The effects of elevated CO2 on plants can vary depending on other environmental factors. While elevated CO2 makes carbon more available, plants also require other resources including minerals obtained from the soil. Elevated CO2 does not directly make these mineral elements more available and, as noted above, may even decrease the uptake of some elements. The ability of plants to respond to elevated CO2 with increased photosynthesis and growth may therefore be limited under conditions of low mineral availability. This effect has been best documented for nitrogen. In FACE experiments, there is less enhancement of photosynthesis by elevated CO2 under low than high soil N conditions (Ainsworth & Long 2005; Ainsworth & Rogers 2007). Crop yield in FACE also appears to be enhanced by elevated CO2 to a lesser extent under low-N than under high-N (Ainsworth & Long 2005; Ainsworth 2008; Long et al. 2006). Across studies using all types of CO2 fumigation technologies, there is a lower enhancement of biomass production by elevated CO2 under low-nutrient conditions (Poorter & Navas 2003). Crops grown with low amounts of N fertilization also show a greater decrease in protein concentrations under elevated CO2 than crops grown with higher N fertilization (Taub et al. 2008).
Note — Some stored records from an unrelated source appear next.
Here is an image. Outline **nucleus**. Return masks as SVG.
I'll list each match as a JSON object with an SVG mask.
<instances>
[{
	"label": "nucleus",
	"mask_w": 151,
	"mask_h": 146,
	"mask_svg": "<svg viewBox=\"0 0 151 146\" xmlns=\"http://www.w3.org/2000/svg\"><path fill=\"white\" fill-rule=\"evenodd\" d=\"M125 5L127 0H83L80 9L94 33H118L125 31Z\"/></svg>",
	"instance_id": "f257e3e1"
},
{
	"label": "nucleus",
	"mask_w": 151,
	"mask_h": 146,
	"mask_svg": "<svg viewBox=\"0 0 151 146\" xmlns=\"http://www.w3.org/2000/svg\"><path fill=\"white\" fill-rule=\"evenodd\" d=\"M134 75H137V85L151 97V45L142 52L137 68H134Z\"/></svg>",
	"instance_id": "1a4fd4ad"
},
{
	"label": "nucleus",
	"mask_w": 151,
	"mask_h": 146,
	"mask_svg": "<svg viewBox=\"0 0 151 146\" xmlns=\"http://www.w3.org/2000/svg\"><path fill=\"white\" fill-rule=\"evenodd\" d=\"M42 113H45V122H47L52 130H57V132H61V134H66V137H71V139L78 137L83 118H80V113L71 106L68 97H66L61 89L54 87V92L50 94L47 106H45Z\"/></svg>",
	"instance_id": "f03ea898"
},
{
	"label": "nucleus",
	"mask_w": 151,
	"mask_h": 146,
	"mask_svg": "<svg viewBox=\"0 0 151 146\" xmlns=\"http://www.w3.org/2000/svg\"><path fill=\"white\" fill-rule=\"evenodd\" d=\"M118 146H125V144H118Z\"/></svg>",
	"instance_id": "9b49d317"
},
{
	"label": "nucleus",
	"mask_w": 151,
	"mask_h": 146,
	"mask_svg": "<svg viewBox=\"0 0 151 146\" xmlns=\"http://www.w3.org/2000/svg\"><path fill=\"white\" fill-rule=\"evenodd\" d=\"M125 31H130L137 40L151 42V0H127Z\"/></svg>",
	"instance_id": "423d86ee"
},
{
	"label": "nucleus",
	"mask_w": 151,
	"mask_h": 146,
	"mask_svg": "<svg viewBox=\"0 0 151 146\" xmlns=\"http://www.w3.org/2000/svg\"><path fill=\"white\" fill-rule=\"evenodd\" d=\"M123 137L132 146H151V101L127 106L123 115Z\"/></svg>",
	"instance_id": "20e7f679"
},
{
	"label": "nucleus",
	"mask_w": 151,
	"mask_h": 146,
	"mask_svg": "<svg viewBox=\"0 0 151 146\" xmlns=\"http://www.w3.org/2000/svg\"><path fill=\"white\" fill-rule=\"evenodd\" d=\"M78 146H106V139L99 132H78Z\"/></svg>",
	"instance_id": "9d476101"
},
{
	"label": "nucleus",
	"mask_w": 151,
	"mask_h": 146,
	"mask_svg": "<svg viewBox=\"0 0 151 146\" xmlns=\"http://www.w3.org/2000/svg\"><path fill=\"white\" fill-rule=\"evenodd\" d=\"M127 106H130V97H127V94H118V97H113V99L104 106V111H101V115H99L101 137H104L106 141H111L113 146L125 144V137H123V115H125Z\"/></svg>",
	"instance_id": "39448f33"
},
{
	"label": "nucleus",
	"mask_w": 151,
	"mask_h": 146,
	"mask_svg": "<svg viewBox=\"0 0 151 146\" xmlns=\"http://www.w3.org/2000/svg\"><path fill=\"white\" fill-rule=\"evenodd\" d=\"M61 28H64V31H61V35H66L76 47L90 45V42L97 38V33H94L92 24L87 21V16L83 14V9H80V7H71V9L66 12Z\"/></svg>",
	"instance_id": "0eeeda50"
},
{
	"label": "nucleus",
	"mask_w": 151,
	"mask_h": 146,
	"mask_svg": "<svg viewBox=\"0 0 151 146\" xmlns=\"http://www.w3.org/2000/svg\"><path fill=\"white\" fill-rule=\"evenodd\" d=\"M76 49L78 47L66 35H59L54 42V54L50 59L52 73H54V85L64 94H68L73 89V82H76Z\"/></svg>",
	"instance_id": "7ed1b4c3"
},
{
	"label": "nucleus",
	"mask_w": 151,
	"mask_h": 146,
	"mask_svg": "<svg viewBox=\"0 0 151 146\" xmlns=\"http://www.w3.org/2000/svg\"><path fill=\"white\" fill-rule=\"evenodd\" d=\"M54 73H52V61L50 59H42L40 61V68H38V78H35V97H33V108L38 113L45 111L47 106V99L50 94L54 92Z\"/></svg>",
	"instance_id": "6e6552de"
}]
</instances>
Another environmental factor that interacts with elevated CO2 is atmospheric ozone (O3), a gaseous toxin. Ground-level O3 concentrations have been increasing worldwide (and are expected to continue to increase) due to increased emissions of pollutants that react to produce O3 (Vingarzan 2004). High atmospheric concentrations of ozone can cause damage to leaves and decreased plant growth and photosynthesis (Feng et al. 2008; Morgan et al. 2003). The primary location of O3 injury to plants is the internal tissues of leaves. Decreased openness of stomata under elevated CO2 can therefore decrease exposure of sensitive tissues to ozone. Elevated CO2 substantially decreases the negative effects of high ozone on photosynthesis, growth, and seed yield in both soybeans and rice (Feng et al. 2008; Morgan et al. 2003). Across experiments with all plant species, the enhancement of growth by elevated CO2 is much greater under conditions of ozone stress than otherwise (Poorter & Navas 2003).
Current evidence suggests that that the concentrations of atmospheric CO2 predicted for the year 2100 will have major implications for plant physiology and growth. Under elevated CO2 most plant species show higher rates of photosynthesis, increased growth, decreased water use and lowered tissue concentrations of nitrogen and protein. Rising CO2 over the next century is likely to affect both agricultural production and food quality. The effects of elevated CO2 are not uniform; some species, particularly those that utilize the C4 variant of photosynthesis, show less of a response to elevated CO2 than do other types of plants. Rising CO2 is therefore likely to have complex effects on the growth and composition of natural plant communities.